Earthwise Garden is a hive of educational activity this spring.
A honeybee at work.

If bees find food, so will you.

That’s the message of Feed the Bees, an educational initiative and partnership between Delta’s Earthwise Society and the Delta Chamber of Commerce.

The two bodies are encouraging individuals, businesses and organizations to get involved in helping to sustain threatened bee populations, which are critical for plant pollination and subsequently, food production.

The project, which will roll out this spring, will educate the community about the importance of bee populations for local agriculture and ecosystems, and encourage people to take action to provide food and habitat for bees and other pollinators.

Pollinating insects, essential tools in the growth of crops such as nuts, apples, berries and other fruits and vegetables, have been in decline over the last several years due to issues such as pesticides, diseases and loss of habitat.

“One spoonful out of three put in your mouth is based on bees,” says Feed the Bees co-chair Ian Tait, a volunteer at the Delta Chamber of Commerce. “The idea of not having those little buzzers around is staggering.”
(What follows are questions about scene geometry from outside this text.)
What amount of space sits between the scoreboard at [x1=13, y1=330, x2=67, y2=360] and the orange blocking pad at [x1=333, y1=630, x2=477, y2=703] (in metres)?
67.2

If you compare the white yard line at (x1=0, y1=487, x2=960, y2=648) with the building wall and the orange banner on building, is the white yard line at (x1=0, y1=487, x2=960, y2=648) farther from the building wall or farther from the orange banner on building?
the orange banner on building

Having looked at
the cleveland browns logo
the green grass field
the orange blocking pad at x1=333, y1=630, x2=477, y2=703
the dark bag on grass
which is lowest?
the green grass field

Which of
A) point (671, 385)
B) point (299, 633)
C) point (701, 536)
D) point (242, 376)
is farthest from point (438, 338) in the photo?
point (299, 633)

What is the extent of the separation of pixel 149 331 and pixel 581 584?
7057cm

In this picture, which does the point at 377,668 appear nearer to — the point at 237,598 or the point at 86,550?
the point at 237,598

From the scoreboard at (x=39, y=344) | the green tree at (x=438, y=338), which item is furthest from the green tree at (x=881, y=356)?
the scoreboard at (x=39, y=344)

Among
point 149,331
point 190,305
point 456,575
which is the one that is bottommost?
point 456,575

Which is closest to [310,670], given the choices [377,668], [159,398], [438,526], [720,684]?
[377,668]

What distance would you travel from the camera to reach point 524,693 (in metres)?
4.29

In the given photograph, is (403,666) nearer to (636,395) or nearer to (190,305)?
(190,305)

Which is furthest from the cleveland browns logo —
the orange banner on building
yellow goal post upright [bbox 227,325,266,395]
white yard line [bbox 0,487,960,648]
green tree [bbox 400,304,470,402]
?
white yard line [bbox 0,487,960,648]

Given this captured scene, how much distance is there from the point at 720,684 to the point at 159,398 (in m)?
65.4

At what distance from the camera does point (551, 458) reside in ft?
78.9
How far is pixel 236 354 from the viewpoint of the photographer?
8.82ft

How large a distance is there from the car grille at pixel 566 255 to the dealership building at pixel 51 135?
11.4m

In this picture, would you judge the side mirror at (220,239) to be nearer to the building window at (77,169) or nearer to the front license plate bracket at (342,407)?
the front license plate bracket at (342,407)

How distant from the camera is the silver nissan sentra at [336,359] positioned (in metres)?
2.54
Earthwise Society executive director and project co-chair Patricia Fleming says the Earthwise Garden in Tsawwassen will host a series of workshops and special events, bringing in experts to teach visitors about pollination and what bee-friendly plants are best for residential yards.
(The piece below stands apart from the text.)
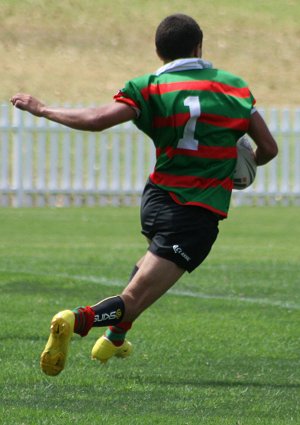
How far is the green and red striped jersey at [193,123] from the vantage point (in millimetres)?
6750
The first event will be on Earth Day, April 22, from 10 a.m. to 2 p.m. the garden, located at 6400 3rd Ave.

Information about the project is posted at or www.earthwise, and the campaign is also involved social media sites such as Twitter, Facebook and LinkedIn.

Life of a Delta bee

The Delta Museum and Archives Society’s newest exhibit, Life of a Delta Bee, will open in the museum’s feature exhibit gallery on Tuesday, April 26.

Join Beatrice the Honeybee (her friends call her Bea) as she walks visitors through life as a bee in Delta and introduces them to herself, family, friends, enemies and her work around the community.

Visitors can participate in activities as they learn about current and historic issues facing Delta’s bee population.

Explore the stories of past beekeepers in Delta; the roles of beekeeping and apiaries in agriculture; and the facts about pollination and honey production. Delve into today’s issues challenging the beekeeping community, including commercial agriculture, colony collapse and predators.